++++ Records shown ++++

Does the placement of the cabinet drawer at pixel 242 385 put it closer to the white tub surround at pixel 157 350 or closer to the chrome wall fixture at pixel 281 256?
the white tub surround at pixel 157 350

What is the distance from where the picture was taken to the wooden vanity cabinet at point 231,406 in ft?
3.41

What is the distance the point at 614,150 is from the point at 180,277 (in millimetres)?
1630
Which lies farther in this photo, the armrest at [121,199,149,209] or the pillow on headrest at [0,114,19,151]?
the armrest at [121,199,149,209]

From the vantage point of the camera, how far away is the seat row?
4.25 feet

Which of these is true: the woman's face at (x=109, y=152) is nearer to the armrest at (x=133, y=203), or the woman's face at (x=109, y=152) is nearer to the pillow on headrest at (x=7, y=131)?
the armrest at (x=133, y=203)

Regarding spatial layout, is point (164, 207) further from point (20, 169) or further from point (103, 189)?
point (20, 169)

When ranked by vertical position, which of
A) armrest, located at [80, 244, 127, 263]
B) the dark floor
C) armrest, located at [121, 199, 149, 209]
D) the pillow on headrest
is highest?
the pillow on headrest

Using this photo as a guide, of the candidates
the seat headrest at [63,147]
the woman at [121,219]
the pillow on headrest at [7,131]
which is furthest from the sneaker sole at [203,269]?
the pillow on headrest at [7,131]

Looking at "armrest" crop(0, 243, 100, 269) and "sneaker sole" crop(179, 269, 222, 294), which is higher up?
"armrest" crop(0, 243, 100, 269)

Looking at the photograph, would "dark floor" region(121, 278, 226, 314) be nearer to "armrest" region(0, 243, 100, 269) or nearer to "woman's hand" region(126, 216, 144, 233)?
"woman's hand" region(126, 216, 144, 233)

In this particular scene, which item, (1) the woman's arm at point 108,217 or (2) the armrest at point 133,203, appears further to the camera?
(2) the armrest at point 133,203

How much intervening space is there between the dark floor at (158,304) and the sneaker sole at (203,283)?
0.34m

++++

= Exercise objective =
Find each line of the records above that contains the word "surround" with the same capitalization, and copy those lines out.

= Solution to the problem =
Does the placement of the cabinet drawer at pixel 242 385 put it closer to the white tub surround at pixel 157 350 or closer to the chrome wall fixture at pixel 281 256?
the white tub surround at pixel 157 350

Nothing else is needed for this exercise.